The aetiology of uterine AL remains unclear. In addition to minor trauma and chronic venous insufficiency, the development of uterine AL can be affected by sex hormones. Pertinent symptoms of the disease speak for hormone-dependent uterine leiomyoma formation in women on hormone replacement therapy (HRT) in the peri- and postmenopausal period [5].
The researchers also postulate the involvement of angiogenesis. Angioleiomyomas form in the process of angiogenesis when vascular walls thicken due to the proliferation of smooth muscle cells [6, 7]. In addition to the transport of blood, blood vessels are essential to the integrity of the entire body. In that respect vascular endothelial cells responsible for restructuring and angiogenesis are very important [8, 9]. Generally, uterine AL is composed of primitive thick-walled torturous blood vessels surrounded in a chaotic manner by interlaced spindles of well-differentiated smooth muscle cells arising from venous or arterial walls [10, 11].
Contrary to angiogenesis, in arteriogenesis blood vessels form independently of hypoxia. The process is induced by increased shear stress. As a result, “dormant” endothelial cells (ECs) are activated. Growth factors produced by perivascular macrophages transform small collateral vessels into large arteries with diameters 20 times larger [6, 7]. Endothelial cells are essential for the integration of mechanical forces with molecular signals in arteriogenesis [12]. Chemically, arteriogenesis is related to cytokine – basic fibroblast growth factor (bFGF) and angiogenin from the angiopoietin family. Basic fibroblast growth factor encoding gene is located on the short arm of chromosome 4 [13, 14]. The cytokine is produced by myocytes, fibroblasts, macrophages, mastocytes, and tumour cells. It is present in the cytoplasm and transported by leukocytes and thrombocytes [13, 15]. Like plateletderived growth factor (PDGF), bFGF is a myogene for ECs and smooth muscle cells [7]. The endothelium responds to bFGF via tyrosine kinase receptors from the fibroblast growth factor receptor (FGFR) family [13, 15]. Angiopo­etin-1 exhibits paracrine activity, i.e. it induces migration, adhesion, and survival of endothelial cells [16].

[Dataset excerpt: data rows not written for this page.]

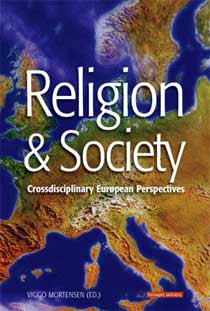 Religion & Society - Crossdisciplinary European Perspectives<br>Læs mere her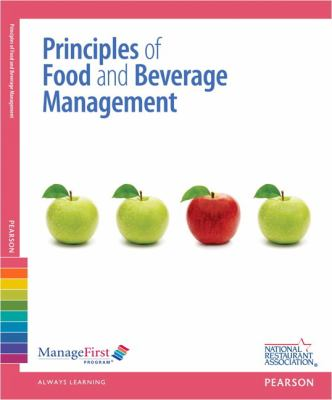 Managefirst: Principles of Food and Beverage Management with Answer Sheet 9780132725491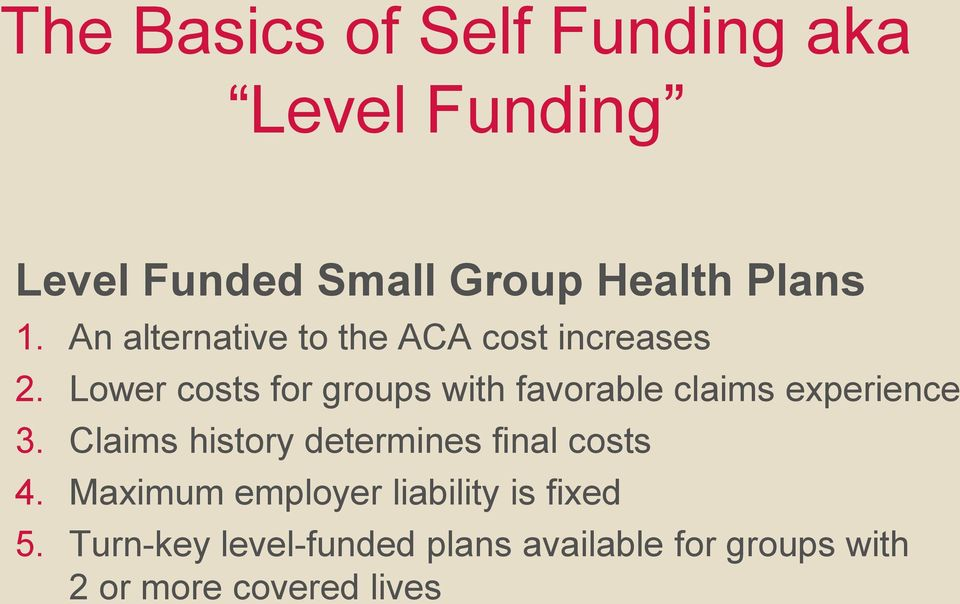 Lower costs for groups with favorable claims experience 3.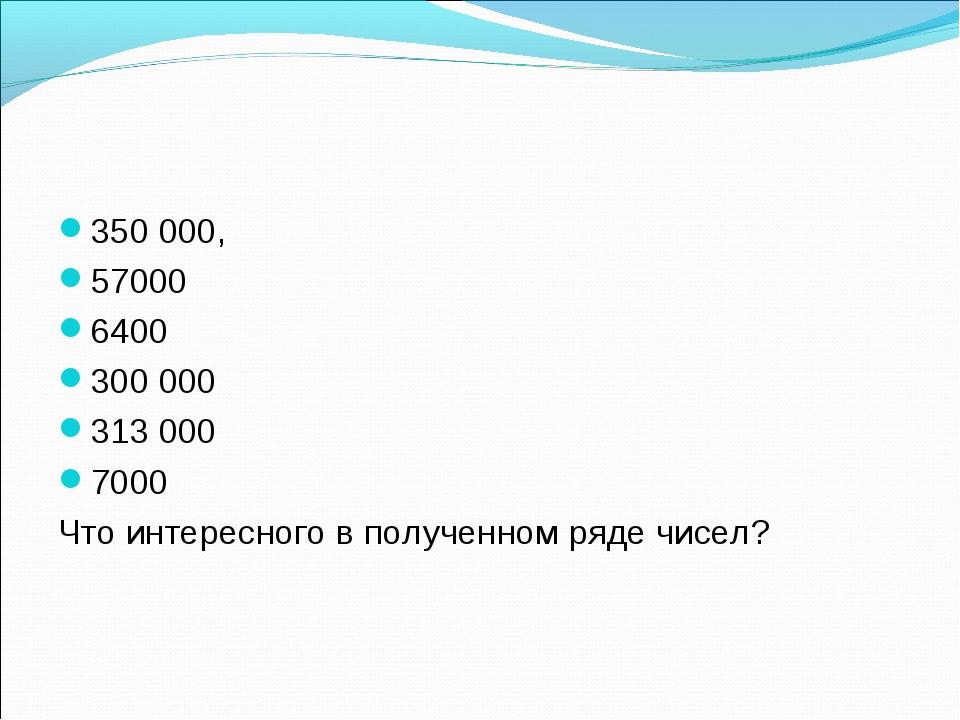 350 000, 57000 6400 300 000 313 000 7000 Что интересного в полученном ряде чи...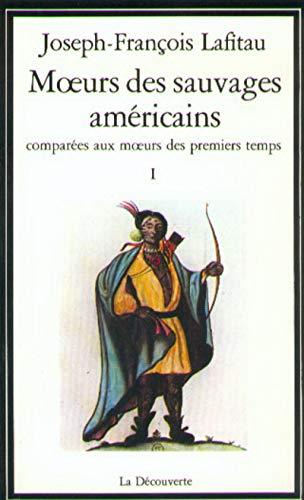 9782707113634: Moeurs des sauvages americains: Comparees aux moeurs des premiers temps (La Decouverte) (French Edition)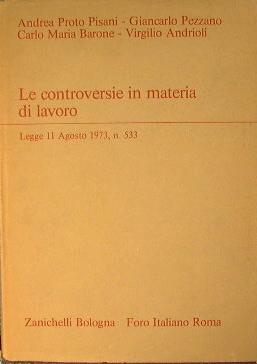 Le controversie in materia di lavoro: Proto Pisani. Pezzano.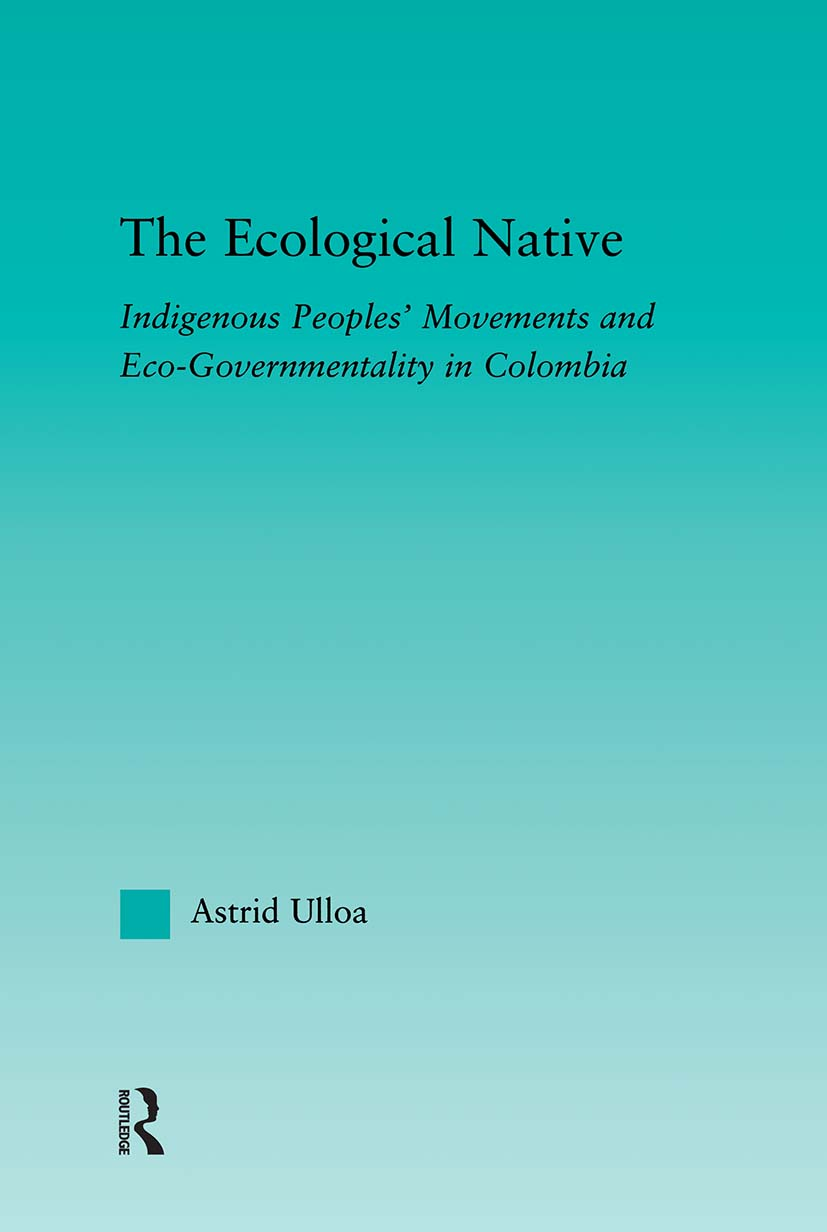 The Ecological Native: Indigenous Peoples' Movements and Eco-Governmentality in Columbia (Paperback) book cover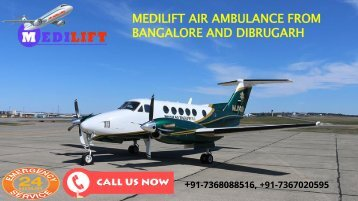 Top-Class and Efficient Air Ambulance from Bangalore and Dibrugarh by Medilift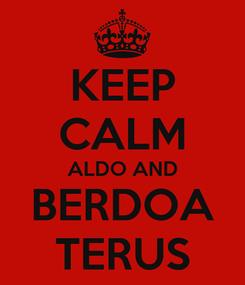 Poster: KEEP CALM ALDO AND BERDOA TERUS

Genetic bases of the leiomyoma cell evolution are not well known yet. Auguściak-Duma et al. state that 40% of those benign tumours present abnormal karyotype [17]. In their search of literature on molecular and cytogenetic origin of leiomyomas, Knapp et al. found that almost 50% of the tumours presented chromosomal aberrations. Translocation, duplication, and deletion were observed on chromosomes 7, 12, and 14. However, balanced translocations were seen on chromosomes 12 and 14 [18]. Hennig et al. found cytogenetic clonal changes in the karyotype in uterine AL, which was never spotted in conventional leiomyoma. Cytogenetic analysis of uterine AL in a 41-year-old patient demonstrated the following karyotype ab­normalities: 6,X,t(X;11)(p11.4;p15)/46,idem,inv(2)(p15q13)/46, idem,inv(2)(p15q13),t(5;20)(q13.2) [19].
Microscopically, three histological types were distinguished in AL variant, i.e. capillary of dense structure with narrow vessels interlaced with thick fascicles of smooth muscles, venous type composed of thick vessels interspersed with fascicles of smooth muscles, and cavernous with widened vessels and lesser amount of smooth muscles. In that type vascular muscular walls are difficult to differentiate from intervascular fascicles of smooth muscles [20].

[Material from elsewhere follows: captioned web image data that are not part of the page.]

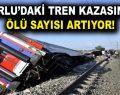 Çorlu tren kazasında ölü sayısı artıyor!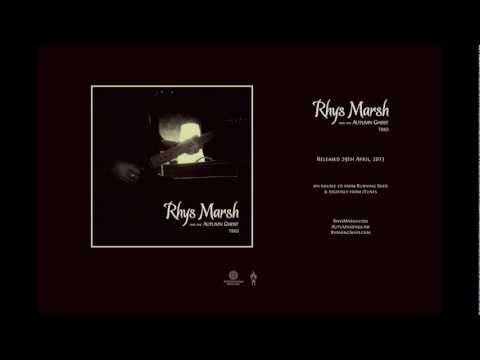 Rhys Marsh And The Autumn Ghost 'Trio' — Album Sampler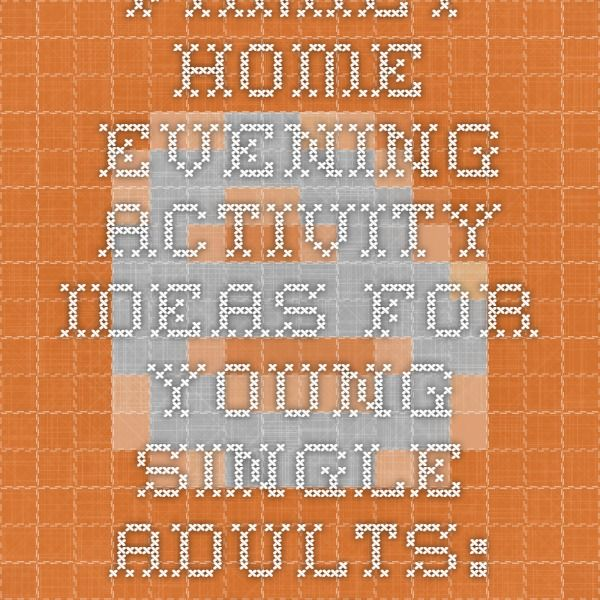 family home evening activity ideas for young single adults the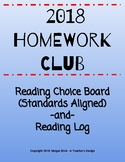 Homework Club Choice Board with Reading Log - January - May 2018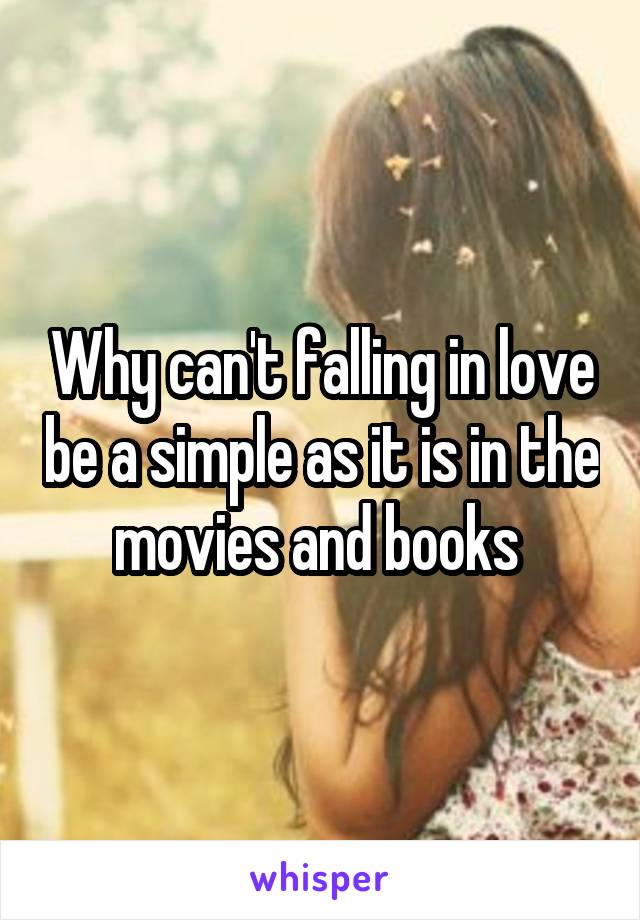 Why can't falling in love be a simple as it is in the movies and books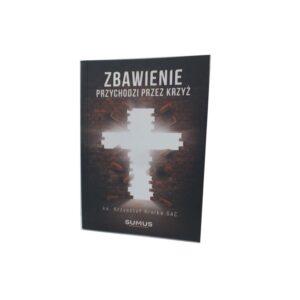 """""""Zbawienie przychodzi przez Krzyż"""". ks. Krzysztof Kralka SAC"""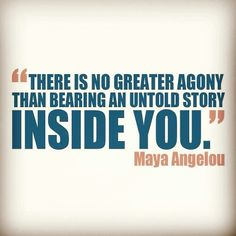 """""""There is no greater agony than bearing an untold story inside you."""" - Maya Angelou 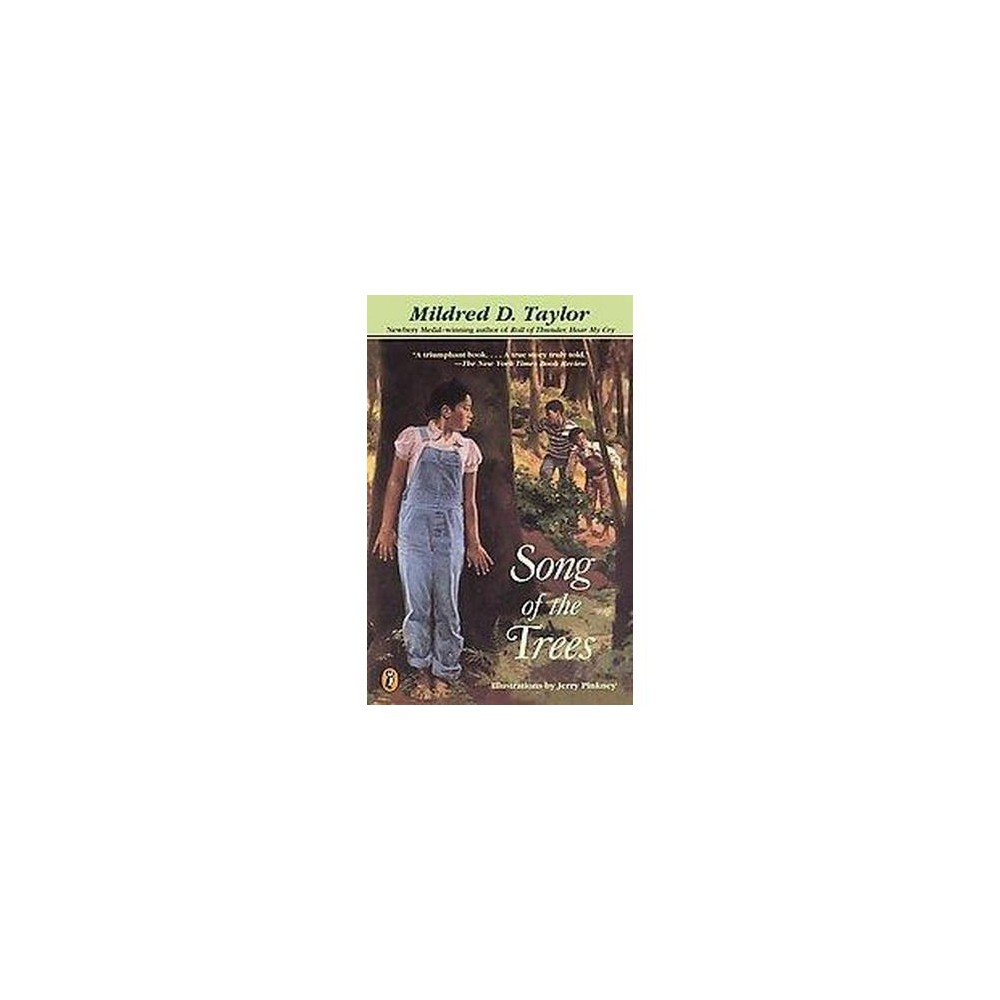 Song of the Trees (Reissue) (Paperback) (Mildred D. Taylor)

The patients with postoperatively diagnosed uterine ALs usually present with lower abdominal pain and abnormal uterine bleeding. Clinical and radiological differentiation between AL and leiomyoma is difficult [21]. Uterine AL may be suspected preoperatively when imaging scans show signs of vascular damage in patients with uterine bleeding and anaemia [22-24]. In some cases, imaging techniques (USG, CT, MRI) may suggest preoperative diagnosis of uterine AL. The effectiveness of diagnosis is limited to establishing the nature and extent of the lesion [23, 24].

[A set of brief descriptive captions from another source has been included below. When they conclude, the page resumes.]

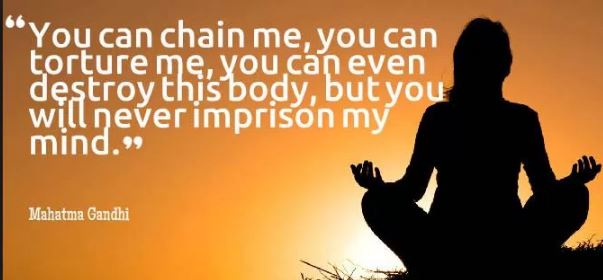 Mahatma-Gandhi-mind-quote-you-can-chain-tortue-or-destroy-me-or-my-body-you-wont-succeed-at-imprisoning-my-mind-quotes-for-the-mind-to-live-by-to-help-you-achieve-success-and-happiness.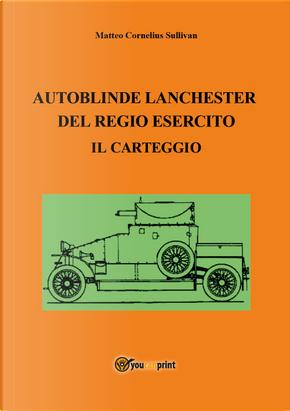 Autoblinde Lanchester del Regio Esercito. Il carteggio by Matteo Cornelius Sullivan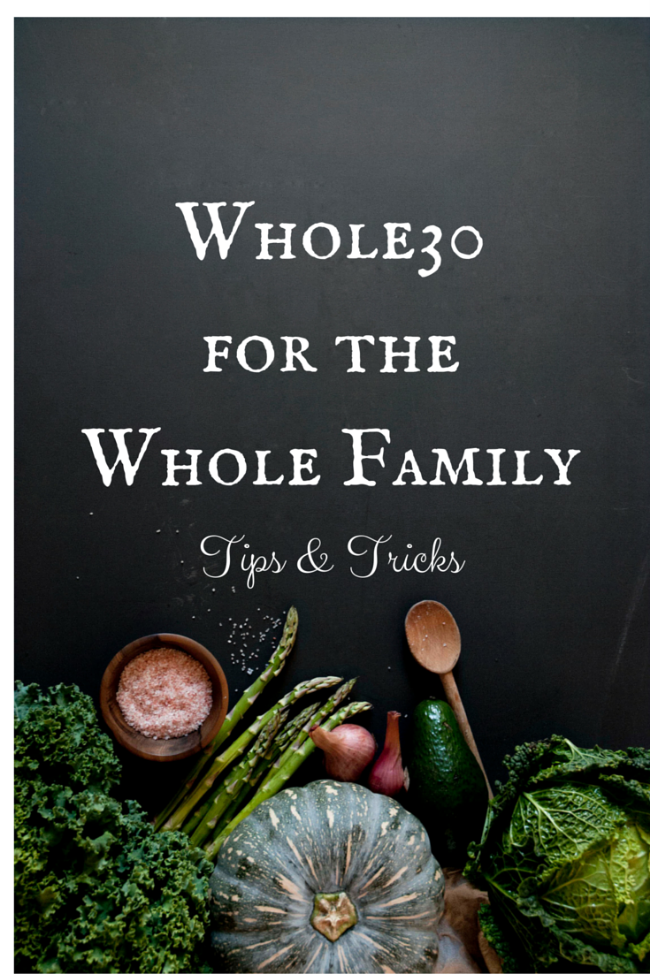Whole30 For The Whole Family: Tips & Tricks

According to many authors, differential preoperative diagnosis of that AL variant with other tumours is extremely difficult, and therefore it is not usually made until microscopic examination has been performed [1, 3, 8]. Differential diagnosis based on histopathological and immunohistochemical findings considers fibroma, angio­fibroma, angiolipoma, and angiomyofibroblastoma, which are vimentin- and desmin-positive but smooth muscle actin-(SMA) negative [25]. Perivascular epithelioid cell tumour – PEComa is HMB-45-positive [26].
Immunohistochemical assays use immunoreactivity against SMA, vimentin, desmin, caldesmon, and progesterone receptors. Immunoreactivity of CD10 and oestrogen receptor is weak; however, endothelial cells are CD34- and CD31-reactive.
This paper reviews literature reports on uterine AL. In addition, we present uterine AL cases in the patients operated on in our ward over an 18-year period.

Material and methods

This paper reviews literature reports on uterine angioleiomyoma, a variant of leiomyoma. In addition, medical records of nine patients with postoperative histological diagnosis of uterine ALs were retrospectively analysed.
The patients were qualified for operation on the basis of gynaecological examination, USG, and histological assessment of uterine samples. In one case an operation, i.e. hysterectomy with bilateral appendages, had to be performed on an emergency basis due to the perforation of the uterus at an attempt of diagnostic abrasion. Final diagnoses were made on the basis of postoperative microscopic examinations in the Pathomorphological Laboratory, Regional Specialist Hospital in Radom. In doubtful cases, immunohistochemical assays were done [26].


Sahu et al., Bommanahalli et al., Laximinarayana et al., Garg et al., Kamath et al., Gómeza et al., Demiray et al., Zizi-Sermpertzoglou et al., Grigoriadis et al., and Lazarov et al., have recently reported on ALs [1, 10, 21, 27-33].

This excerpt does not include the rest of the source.